» DIRECTIONS
From the fried chicken passage, reproduce word for word the part between "The derivative phrases" and "throughout that state.", inclusive.

» SOURCE PASSAGE
Segment Open
Deep frying requires a deep fryer or other devices in which the chicken pieces can be completely submerged in hot fat. The process of deep frying is placing food fully in oil and then cooking it at a very high temperature. The pieces are prepared as described above. The fat is heated in the deep fryer to the desired temperature. The pieces are added to the fat and a constant temperature is maintained throughout the cooking process.

A pressure cooker can be used to accelerate the process. The moisture inside the chicken becomes steam and increases the pressure in the cooker, such that lowering the cooking temperature is needed. The steam also cooks the chicken through, but still allows the pieces to be moist and tender while maintaining a crisp coating. Fat is heated in a pressure cooker. Chicken pieces are prepared as described above and then placed in the hot fat. The lid is placed on the pressure cooker, and the chicken pieces are thus fried under pressure. The original recipe used by the KFC franchise used this method, which was marketed as "broasting" by the Broaster Company.

The derivative phrases "country-fried" and "chicken-fried" often refer to other foods prepared in the manner of fried chicken. Usually, this means a boneless, tenderized piece of meat that has been floured or battered and cooked in any of the methods described. Chicken-fried steak is a common dish of that variety. Such dishes are often served with gravy.

==Variants==
- Barberton chicken, also known as "Serbian fried chicken", is a version created by Serbian immigrants in Barberton, Ohio, that has been popularized throughout that state.
Segment Closed
» DATA EXCERPTS
Segment Open
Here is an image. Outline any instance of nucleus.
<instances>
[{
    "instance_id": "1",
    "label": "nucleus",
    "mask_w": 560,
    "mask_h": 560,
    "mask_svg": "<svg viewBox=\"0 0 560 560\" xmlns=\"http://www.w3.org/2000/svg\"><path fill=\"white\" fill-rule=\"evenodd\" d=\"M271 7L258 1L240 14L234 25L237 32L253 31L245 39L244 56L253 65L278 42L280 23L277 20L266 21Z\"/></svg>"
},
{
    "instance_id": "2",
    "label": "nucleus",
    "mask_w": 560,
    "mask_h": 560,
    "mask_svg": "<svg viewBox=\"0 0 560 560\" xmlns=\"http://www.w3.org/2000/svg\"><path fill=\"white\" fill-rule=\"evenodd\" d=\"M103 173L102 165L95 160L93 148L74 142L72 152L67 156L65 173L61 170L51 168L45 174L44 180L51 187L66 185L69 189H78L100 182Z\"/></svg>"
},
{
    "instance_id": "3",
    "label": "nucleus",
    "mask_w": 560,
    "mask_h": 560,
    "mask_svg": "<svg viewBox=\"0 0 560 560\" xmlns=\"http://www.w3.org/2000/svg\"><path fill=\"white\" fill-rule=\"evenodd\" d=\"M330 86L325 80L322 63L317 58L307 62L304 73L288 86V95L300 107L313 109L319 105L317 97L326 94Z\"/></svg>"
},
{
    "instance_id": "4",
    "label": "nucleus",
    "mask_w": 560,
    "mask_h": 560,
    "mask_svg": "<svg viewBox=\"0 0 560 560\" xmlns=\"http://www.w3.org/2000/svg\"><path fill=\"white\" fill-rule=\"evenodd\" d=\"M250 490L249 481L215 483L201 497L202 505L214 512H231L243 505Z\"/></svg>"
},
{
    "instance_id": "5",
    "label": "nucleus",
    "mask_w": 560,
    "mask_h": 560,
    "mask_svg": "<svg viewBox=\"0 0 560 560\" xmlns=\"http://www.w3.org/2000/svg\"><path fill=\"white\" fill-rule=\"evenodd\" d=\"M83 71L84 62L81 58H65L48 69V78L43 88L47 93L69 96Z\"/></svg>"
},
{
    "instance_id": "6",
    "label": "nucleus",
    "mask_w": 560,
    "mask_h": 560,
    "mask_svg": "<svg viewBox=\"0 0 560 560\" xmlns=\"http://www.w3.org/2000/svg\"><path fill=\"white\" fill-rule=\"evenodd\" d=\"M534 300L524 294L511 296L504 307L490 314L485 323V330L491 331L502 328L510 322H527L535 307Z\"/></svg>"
Segment Closed
» WRITTEN REPLY
The derivative phrases "country-fried" and "chicken-fried" often refer to other foods prepared in the manner of fried chicken. Usually, this means a boneless, tenderized piece of meat that has been floured or battered and cooked in any of the methods described. Chicken-fried steak is a common dish of that variety. Such dishes are often served with gravy.

==Variants==
- Barberton chicken, also known as "Serbian fried chicken", is a version created by Serbian immigrants in Barberton, Ohio, that has been popularized throughout that state.